(TRENTON) – To ensure long-term care facilities and hospitals have appropriate supplies of vital personal protective equipment (PPE) on hand for residents and patients during public health emergencies, legislation to require licensed facilities in New Jersey to maintain an emergency inventory of PPE was signed into law Monday by Governor Phil Murphy. The law previously passed the Assembly in September 79-0, and the Senate in October 35-0.
Under the new law (formerly bill A-4282/A-4150), long-term care centers are required to maintain stockpiles of PPE sufficient for 30 or 60 days, depending on the number of facilities owned by the health system. Facilities not owned by a system or are part of a system with fewer than eight centers are able to enter a collaborative agreement with other facilities to share PPE.
Hospitals are required to maintain a 90-day supply of PPE at all times.
In the event of a public health emergency, long-term care facilities and hospitals need to immediately reevaluate their PPE inventory and secure additional supplies as needed.
The New Jersey Department of Health (DOH) is permitted to impose fines or other administrative remedies against facilities which violate the requirements of the law.

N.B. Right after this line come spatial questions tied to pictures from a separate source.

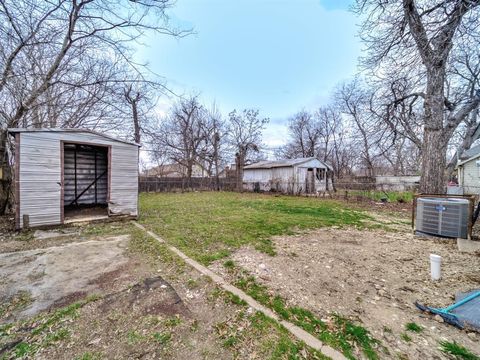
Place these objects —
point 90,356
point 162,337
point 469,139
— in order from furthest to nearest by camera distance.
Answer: point 469,139 < point 162,337 < point 90,356

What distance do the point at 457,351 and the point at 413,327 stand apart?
0.31m

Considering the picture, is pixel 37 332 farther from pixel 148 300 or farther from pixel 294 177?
pixel 294 177

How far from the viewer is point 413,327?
1920 mm

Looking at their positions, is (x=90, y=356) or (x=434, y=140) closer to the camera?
(x=90, y=356)

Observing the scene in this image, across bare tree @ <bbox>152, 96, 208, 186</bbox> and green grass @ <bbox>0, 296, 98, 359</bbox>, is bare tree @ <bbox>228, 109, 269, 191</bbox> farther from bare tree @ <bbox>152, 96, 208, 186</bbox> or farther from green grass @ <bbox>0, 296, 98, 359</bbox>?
green grass @ <bbox>0, 296, 98, 359</bbox>

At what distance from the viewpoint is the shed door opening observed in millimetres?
7898

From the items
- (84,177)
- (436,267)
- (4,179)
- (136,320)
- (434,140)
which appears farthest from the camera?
(84,177)

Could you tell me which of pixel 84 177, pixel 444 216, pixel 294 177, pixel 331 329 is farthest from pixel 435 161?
pixel 84 177

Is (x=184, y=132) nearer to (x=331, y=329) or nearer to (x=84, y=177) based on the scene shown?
(x=84, y=177)

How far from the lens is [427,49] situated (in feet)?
16.6

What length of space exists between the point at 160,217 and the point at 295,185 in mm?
10972

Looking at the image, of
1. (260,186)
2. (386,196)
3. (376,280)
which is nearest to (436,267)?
(376,280)

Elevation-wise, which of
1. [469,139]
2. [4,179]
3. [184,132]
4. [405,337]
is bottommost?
[405,337]

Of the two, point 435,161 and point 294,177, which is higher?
point 435,161
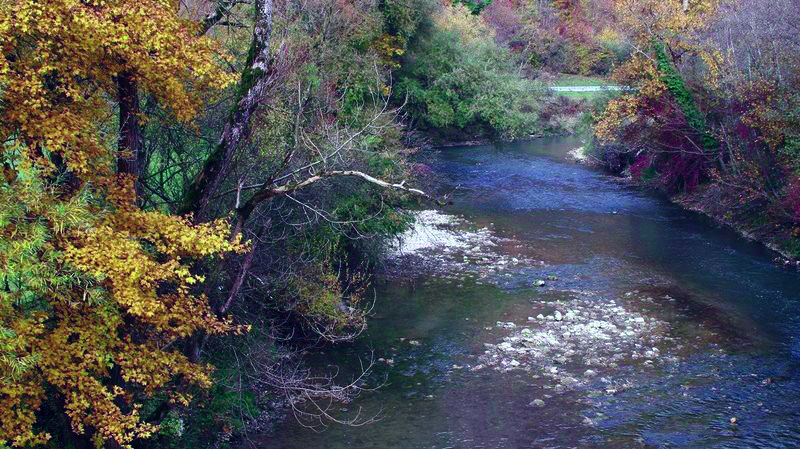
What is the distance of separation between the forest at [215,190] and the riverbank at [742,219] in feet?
0.36

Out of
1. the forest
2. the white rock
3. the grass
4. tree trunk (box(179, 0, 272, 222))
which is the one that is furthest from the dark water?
the grass

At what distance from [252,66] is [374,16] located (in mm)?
19098

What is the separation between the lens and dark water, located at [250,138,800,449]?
45.0 feet

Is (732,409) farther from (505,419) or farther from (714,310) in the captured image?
(714,310)

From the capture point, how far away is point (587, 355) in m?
17.0

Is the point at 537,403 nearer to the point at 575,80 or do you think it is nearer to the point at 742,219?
the point at 742,219

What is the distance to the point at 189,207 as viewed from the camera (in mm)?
12711

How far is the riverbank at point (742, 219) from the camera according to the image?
24.5m

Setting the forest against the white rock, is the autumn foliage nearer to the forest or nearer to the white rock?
the forest

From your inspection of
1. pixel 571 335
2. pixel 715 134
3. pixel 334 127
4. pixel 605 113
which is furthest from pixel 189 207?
pixel 605 113

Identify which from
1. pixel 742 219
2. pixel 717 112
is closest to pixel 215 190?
pixel 742 219

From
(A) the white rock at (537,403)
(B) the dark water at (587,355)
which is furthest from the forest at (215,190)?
(A) the white rock at (537,403)

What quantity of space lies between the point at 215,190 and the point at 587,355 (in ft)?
29.6

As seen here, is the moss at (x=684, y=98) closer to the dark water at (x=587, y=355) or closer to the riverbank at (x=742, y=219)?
the riverbank at (x=742, y=219)
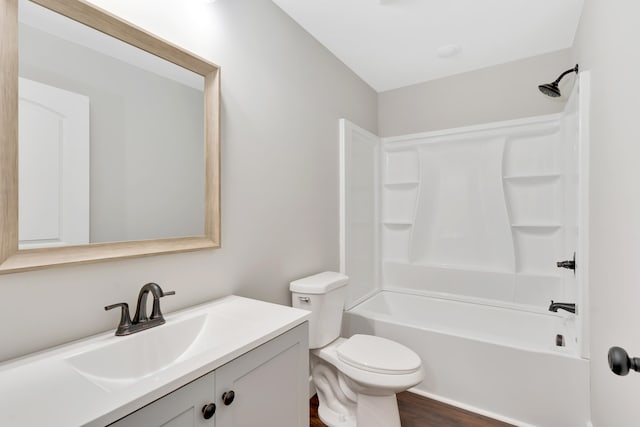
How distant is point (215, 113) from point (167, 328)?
3.04ft

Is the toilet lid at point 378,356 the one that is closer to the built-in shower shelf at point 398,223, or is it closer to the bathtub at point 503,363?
the bathtub at point 503,363

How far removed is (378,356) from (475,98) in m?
2.33

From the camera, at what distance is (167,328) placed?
109cm

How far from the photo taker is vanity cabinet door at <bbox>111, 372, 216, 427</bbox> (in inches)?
27.2

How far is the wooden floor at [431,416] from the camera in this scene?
1.84 metres

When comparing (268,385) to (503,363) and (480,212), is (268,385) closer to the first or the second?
(503,363)

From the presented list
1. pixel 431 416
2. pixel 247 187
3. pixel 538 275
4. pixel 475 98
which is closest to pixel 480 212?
pixel 538 275

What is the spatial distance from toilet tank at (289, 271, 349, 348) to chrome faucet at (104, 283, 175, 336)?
2.74ft

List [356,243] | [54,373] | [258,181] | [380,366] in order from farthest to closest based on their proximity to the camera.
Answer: [356,243] → [258,181] → [380,366] → [54,373]

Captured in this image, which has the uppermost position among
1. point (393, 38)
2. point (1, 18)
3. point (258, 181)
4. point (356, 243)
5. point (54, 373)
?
point (393, 38)

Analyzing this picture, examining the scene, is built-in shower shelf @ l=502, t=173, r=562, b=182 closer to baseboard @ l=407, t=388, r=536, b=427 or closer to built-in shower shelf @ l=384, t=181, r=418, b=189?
built-in shower shelf @ l=384, t=181, r=418, b=189

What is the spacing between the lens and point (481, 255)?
266 centimetres

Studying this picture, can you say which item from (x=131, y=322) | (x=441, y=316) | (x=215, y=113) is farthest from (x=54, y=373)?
(x=441, y=316)

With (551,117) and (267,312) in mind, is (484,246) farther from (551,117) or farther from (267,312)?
(267,312)
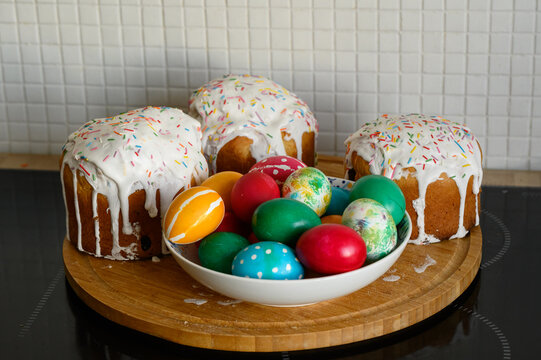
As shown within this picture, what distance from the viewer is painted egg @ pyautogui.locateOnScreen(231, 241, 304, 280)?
3.54 ft

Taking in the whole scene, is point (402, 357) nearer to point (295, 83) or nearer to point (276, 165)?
point (276, 165)

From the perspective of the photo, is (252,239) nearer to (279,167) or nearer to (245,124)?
(279,167)

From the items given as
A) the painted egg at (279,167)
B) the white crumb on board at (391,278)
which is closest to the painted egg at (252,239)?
the painted egg at (279,167)

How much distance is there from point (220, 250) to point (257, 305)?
0.11m

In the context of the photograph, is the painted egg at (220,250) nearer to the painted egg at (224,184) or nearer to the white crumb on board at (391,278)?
the painted egg at (224,184)

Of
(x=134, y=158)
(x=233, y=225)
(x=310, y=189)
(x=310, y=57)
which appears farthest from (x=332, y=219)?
(x=310, y=57)

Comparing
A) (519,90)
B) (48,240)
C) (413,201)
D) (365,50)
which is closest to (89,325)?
(48,240)

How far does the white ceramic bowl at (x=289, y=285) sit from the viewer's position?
3.50 ft

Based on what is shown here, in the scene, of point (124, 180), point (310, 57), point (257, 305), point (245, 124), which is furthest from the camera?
point (310, 57)

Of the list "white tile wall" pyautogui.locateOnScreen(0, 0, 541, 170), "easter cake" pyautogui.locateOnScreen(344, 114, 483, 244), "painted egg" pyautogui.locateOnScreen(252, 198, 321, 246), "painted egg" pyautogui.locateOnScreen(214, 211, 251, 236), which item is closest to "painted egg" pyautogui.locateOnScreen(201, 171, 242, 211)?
"painted egg" pyautogui.locateOnScreen(214, 211, 251, 236)

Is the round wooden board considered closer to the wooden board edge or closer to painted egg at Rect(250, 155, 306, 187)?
the wooden board edge

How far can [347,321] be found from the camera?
1132 mm

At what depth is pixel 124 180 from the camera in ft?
4.18

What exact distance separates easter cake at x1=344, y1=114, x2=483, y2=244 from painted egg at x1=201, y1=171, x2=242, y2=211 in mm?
259
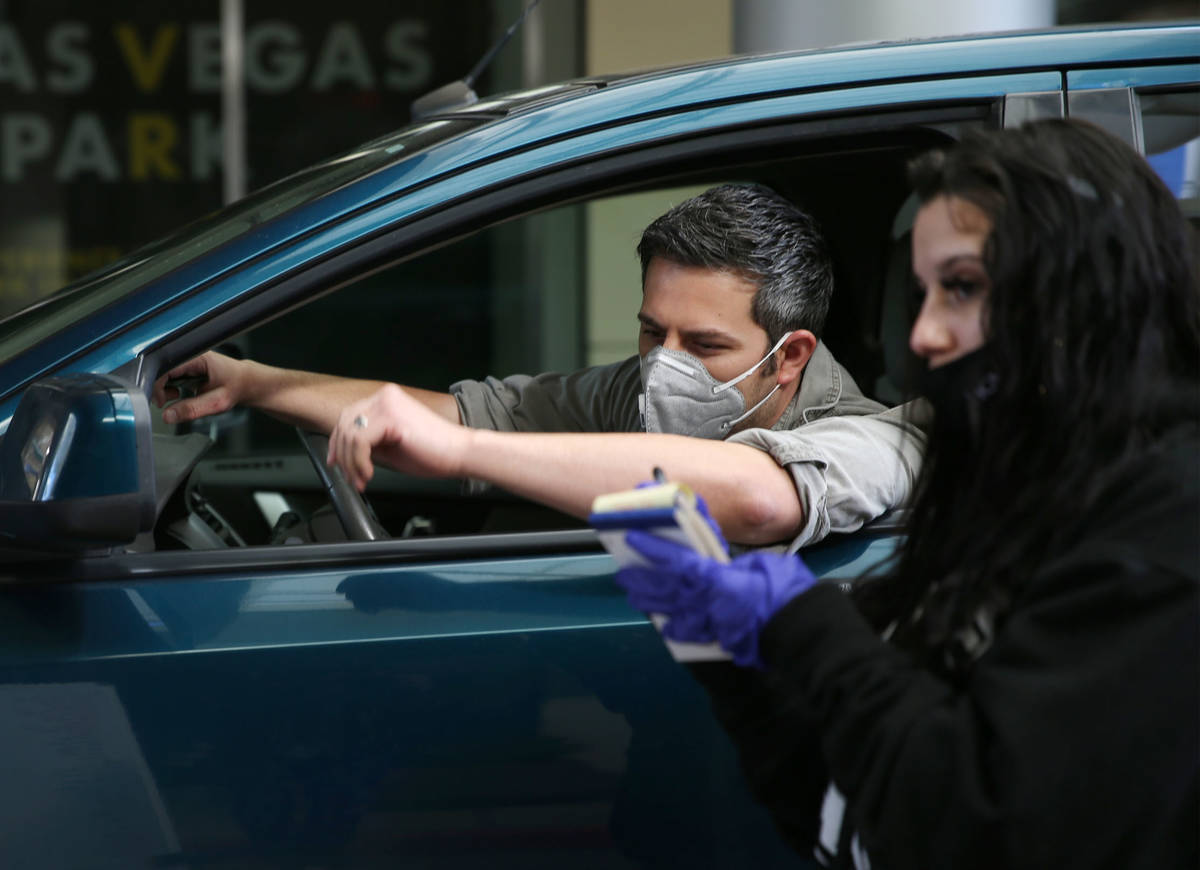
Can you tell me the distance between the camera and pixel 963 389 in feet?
3.55

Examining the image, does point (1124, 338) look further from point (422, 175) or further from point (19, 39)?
point (19, 39)

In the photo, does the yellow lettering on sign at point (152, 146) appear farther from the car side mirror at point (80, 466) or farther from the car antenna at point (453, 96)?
the car side mirror at point (80, 466)

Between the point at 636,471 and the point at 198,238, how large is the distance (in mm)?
610

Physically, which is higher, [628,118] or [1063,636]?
[628,118]

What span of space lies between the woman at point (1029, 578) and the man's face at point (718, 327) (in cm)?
76

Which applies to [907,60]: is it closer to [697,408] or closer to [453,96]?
[697,408]

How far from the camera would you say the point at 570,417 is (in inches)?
92.4

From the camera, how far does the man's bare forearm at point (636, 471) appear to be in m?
1.48

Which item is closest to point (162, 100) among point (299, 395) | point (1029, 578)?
point (299, 395)

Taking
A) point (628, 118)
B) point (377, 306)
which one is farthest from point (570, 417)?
point (377, 306)

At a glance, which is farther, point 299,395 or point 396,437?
point 299,395

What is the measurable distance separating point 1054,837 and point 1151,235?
46 cm

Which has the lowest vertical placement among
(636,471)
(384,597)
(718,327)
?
(384,597)

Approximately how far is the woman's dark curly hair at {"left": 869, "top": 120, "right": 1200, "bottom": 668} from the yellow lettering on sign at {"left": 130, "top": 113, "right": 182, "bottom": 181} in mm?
6574
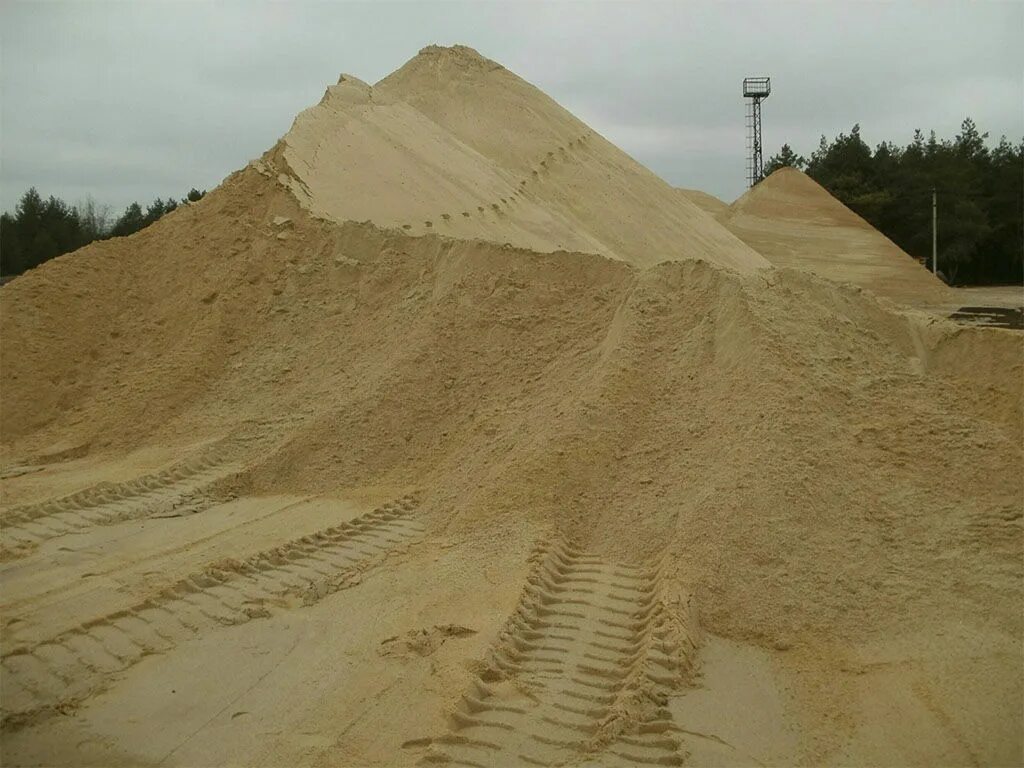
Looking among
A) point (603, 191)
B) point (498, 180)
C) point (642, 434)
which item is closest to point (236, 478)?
point (642, 434)

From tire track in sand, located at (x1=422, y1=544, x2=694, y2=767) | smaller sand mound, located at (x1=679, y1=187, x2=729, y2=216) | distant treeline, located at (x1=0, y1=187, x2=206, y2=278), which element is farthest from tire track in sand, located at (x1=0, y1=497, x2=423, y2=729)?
smaller sand mound, located at (x1=679, y1=187, x2=729, y2=216)

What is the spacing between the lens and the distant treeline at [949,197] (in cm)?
2605

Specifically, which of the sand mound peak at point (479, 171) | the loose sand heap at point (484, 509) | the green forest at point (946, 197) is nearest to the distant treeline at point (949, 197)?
the green forest at point (946, 197)

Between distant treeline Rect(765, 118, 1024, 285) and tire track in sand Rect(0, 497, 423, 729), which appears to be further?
distant treeline Rect(765, 118, 1024, 285)

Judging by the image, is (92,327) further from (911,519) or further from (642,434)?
(911,519)

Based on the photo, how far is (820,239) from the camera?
23219 mm

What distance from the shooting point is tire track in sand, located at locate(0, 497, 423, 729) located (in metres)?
3.50

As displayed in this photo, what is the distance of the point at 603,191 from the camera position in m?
13.8

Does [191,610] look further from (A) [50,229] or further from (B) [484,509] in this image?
(A) [50,229]

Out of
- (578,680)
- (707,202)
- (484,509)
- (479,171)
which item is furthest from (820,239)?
(578,680)

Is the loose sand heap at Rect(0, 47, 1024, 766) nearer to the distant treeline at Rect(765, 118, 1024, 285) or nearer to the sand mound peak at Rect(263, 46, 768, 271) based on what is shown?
the sand mound peak at Rect(263, 46, 768, 271)

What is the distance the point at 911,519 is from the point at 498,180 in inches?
345

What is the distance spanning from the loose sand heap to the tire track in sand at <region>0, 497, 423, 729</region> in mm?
21

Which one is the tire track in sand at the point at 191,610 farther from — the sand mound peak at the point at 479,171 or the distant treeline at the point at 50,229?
the distant treeline at the point at 50,229
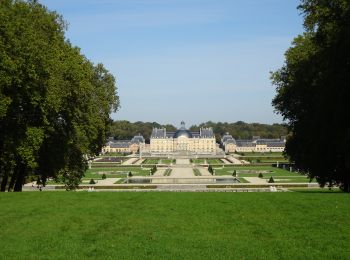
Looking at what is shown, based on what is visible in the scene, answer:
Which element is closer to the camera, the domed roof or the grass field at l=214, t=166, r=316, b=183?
the grass field at l=214, t=166, r=316, b=183

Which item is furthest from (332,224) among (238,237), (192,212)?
(192,212)

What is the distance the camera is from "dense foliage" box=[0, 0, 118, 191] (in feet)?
45.6

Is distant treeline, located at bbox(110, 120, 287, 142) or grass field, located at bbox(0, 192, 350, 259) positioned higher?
distant treeline, located at bbox(110, 120, 287, 142)

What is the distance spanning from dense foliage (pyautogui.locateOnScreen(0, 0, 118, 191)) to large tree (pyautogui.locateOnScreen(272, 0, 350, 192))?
7.78 m

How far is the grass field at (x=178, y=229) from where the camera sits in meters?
5.39

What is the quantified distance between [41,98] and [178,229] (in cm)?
910

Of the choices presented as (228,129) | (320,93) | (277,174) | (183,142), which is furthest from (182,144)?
(320,93)

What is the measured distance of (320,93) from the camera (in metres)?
14.8

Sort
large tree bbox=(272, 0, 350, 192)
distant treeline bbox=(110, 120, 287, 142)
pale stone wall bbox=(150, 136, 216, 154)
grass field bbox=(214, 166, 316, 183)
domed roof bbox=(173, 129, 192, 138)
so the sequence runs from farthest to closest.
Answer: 1. distant treeline bbox=(110, 120, 287, 142)
2. domed roof bbox=(173, 129, 192, 138)
3. pale stone wall bbox=(150, 136, 216, 154)
4. grass field bbox=(214, 166, 316, 183)
5. large tree bbox=(272, 0, 350, 192)

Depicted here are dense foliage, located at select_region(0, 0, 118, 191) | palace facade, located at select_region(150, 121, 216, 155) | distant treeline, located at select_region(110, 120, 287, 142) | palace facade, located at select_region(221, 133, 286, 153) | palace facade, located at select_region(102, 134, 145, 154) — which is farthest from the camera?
distant treeline, located at select_region(110, 120, 287, 142)

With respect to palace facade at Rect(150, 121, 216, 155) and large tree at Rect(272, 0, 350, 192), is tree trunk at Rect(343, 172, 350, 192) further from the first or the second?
palace facade at Rect(150, 121, 216, 155)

Sponsors of the new law, Assembly Democrats Nancy Pinkin (D-Middlesex), Robert Karabinchak (D-Middlesex), Daniel Benson (D-Mercer, Middlesex) and Valerie Vainieri Huttle (D-Bergen) released the following joint statement:
“At the onset of the COVID-19 pandemic, access to personal protective equipment was scarce. Many long-term care facilities lacked a stockpile of supplies. Masks, gloves, face shields and sanitizers are critical to mitigating the spread of COVID-19; without them, the virus spreads rapidly. Unfortunately, limited access to these supplies led to the devastating outbreaks that we saw happen in our long-term care facilities.
“Long-term care centers should never be without an appropriate stockpile of PPE. We must make sure these facilities are better prepared to protect residents and staff as we face a second wave of COVID-19, and for future public health emergencies.”